• _Отрывок интервью_:
****************************************
Станислав Кучер: Это 1999 год. Просто ты меня спросила, были ли мы над схваткой и участвовали ли мы в информационных войнах. Вот я тебе говорю, что единственный эпизод попытки участия, чтобы мы попытались поучаствовать, был тогда, в 1999 году. Я сыграл в дурачка и сказал: «Сорри, у нас просто всё забито, уже верстка, у нас просто нет места. Вы звоните за 2 часа до эфира — куда?» То есть мы повесили трубку. А буквально через полчаса он перезвонил и сказал: «Нет, неважно, уберите что-то. Мы тут подумали — надо сделать то-то». Я просто повесил трубку, сел в машину, приехал в дом приемов «ЛогоВАЗа», замечательно описанный Певчих, попросил остаться вдвоем. Собственно, вся почтенная публика генералов информационных войн вышла, мы остались с Березовским вдвоем, и я ему понятным языком объяснил, почему я не буду этого делать.

Ксения Ларина: А каким понятным?

Станислав Кучер: Я ему сказал: «Борис Абрамович, смотрите. Мне 27 лет. Единственное, что у меня есть — это репутация. Вы нам не платите гонораров таких, как вы платите Доренко и кому бы то ни было. Вы нас не приглашали на роль генералов информационных войн. Окопниками мы быть точно не хотим. И вообще мне 27 лет, — говорю, — рано изменять профессии. Если бы мне было лет 40 (а для меня тогда 40 лет, ты понимаешь, был какой-то недосягаемый далекий возраст), если бы у меня была жена, дети, семья большая, может быть, я бы еще там как-то. А вот сейчас пока мне нравится быть нахальным, независимым. Я надеюсь, вы меня поймете». И он мне сказал дословно: «Слушай, я тебя понимаю, ты хорошо всё объяснил. Но тогда пойми и ты меня: если что, не рассчитывай на мою поддержку».

Потом мы расстались. Всё честно и абсолютно прозрачно, и никто нас больше не заставлял давать этот сюжет в эфир. Но когда в конце декабря того же 1999 года у меня уже возник конфликт с руководством телеканала на тот момент, то Березовский, который раньше мог сказать, что Кучер молодец, в общем, не заступился, и, собственно, программа «Обозреватель» была снята с эфира. Начиная с нулевого года ТВ-6 больше не работал.

Ксения Ларина: То есть он выполнил свое обещание.

Станислав Кучер: Ну да. А продолжение этой истории — оно, кстати, очень интересное. Потому что зимой 2000 года, когда уже всё, собственно, операция «Преемник» сработала, Путин — исполняющий обязанности президента, Березовский — депутат Государственной думы, я прихожу к нему, потому что мне нужно было подписать пару бумаг, связанных с увольнением меня и членов моей команды, которые отказался подписывать генеральный директор, и нужно было, соответственно, как раз у главного уже теперь акционера Березовского этот вопрос закрыть.
****************************************
• _Набор заданий_:
a - Выведите без изменений часть интервью со Станиславом Кучером, начиная со слов «Станислав Кучер: Это» и далее вплоть до слов «А каким понятным?».
b - Продолжите интервью со Станиславом Кучером, начав сразу после последнего приведенного предложения.

• _Исходные данные_:
****************************************
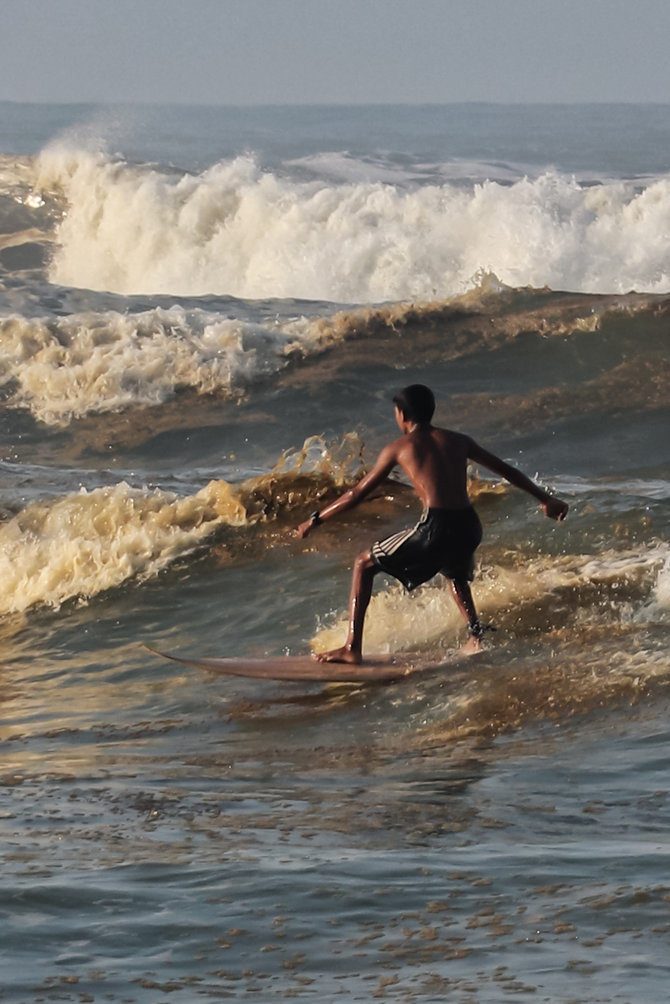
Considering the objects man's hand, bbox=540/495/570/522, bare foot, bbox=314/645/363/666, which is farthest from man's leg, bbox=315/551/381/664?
****************************************
• _Ответы по заданиям_:
a -
Станислав Кучер: Это 1999 год. Просто ты меня спросила, были ли мы над схваткой и участвовали ли мы в информационных войнах. Вот я тебе говорю, что единственный эпизод попытки участия, чтобы мы попытались поучаствовать, был тогда, в 1999 году. Я сыграл в дурачка и сказал: «Сорри, у нас просто всё забито, уже верстка, у нас просто нет места. Вы звоните за 2 часа до эфира — куда?» То есть мы повесили трубку. А буквально через полчаса он перезвонил и сказал: «Нет, неважно, уберите что-то. Мы тут подумали — надо сделать то-то». Я просто повесил трубку, сел в машину, приехал в дом приемов «ЛогоВАЗа», замечательно описанный Певчих, попросил остаться вдвоем. Собственно, вся почтенная публика генералов информационных войн вышла, мы остались с Березовским вдвоем, и я ему понятным языком объяснил, почему я не буду этого делать.

Ксения Ларина: А каким понятным?

b -
Я пришел. Березовский сидел в большом кресле и был, я бы сказал, абсолютно счастлив. Вообще не глядя всё подмахнул и потом просто сказал: «Стас, ну, вот чего ты? Зачем же ты...» Извини, тут у меня просто выскочило напоминание о том, что батарейка садится. Так вот он тогда сказал: «Стас, типа, зачем ты? Смотри, как всё хорошо получилось. Смотри, как всё правильно: и Путин победил, и всё хорошо. Зачем ты тогда, типа, выпендривался?» И я тогда, опять же, не потому, что я такой умный, а просто потому, что это было очевидно, вся человеческая история про это говорит — я ему сказал: «Борис Абрамович, а вам не кажется, что человек, которого вы привели к власти, — первое, что он сделает, он попытается от вас избавиться?»

Вот помните фильм… Я вспомнил фильм «Серые волки». Это был такой фильм про то, как смещали Хрущёва. И фильм этот заканчивается... Там великолепно играет Ролан Быков Хрущёва, и Дуров Лев играет Микояна. Там много всего интересного, но там заканчивается этот фильм тем, что Брежнев, Семичастный, Подгорный и все те, кто привел Брежнева к власти, сидят в бане вместе с Брежневым, хлопают его по плечу — типа, дружище, как наш ставленник, как наша «шестерка» пришла к власти. А заканчивается титрами на фоне кремлевской стены. И эти титры гласят: «Семичастный смещен с должности председателя КГБ СССР. Шелепин смещен с должности председателя... ВЛКСМ?» Кем он там был? «Подгорный смещен с должности председателя Президиума Верховного Совета» и так далее. «Леонид Ильич Брежнев стал тем-то и тем-то, правил страной...» Сколько там — 18 лет. И я вот этот эпизод напомнил Березовскому. Тот тогда просто рассмеялся и сказал: «Стас, всё-таки правильно, ты еще молодой, наивный — ты не понимаешь, как мы его за яйца держим».

Ксения Ларина: Путина?

Станислав Кучер: Ну конечно. То есть, типа, на что ты намекаешь, чего ты сравниваешь, какая параллель? И для меня потом, потому что мы еще через год после этого общались, уже когда Березовский жил в Антибе — временное его было пристанище между Москвой и Лондоном, соответственно, — приезжали к нему со съемочной группой, хотели записать с ним интервью в том числе о том, как же он так лажанулся-то. И он тогда просто с огромной болью обо всём этом говорил. И он не мог понять, как действительно он так вот облажался.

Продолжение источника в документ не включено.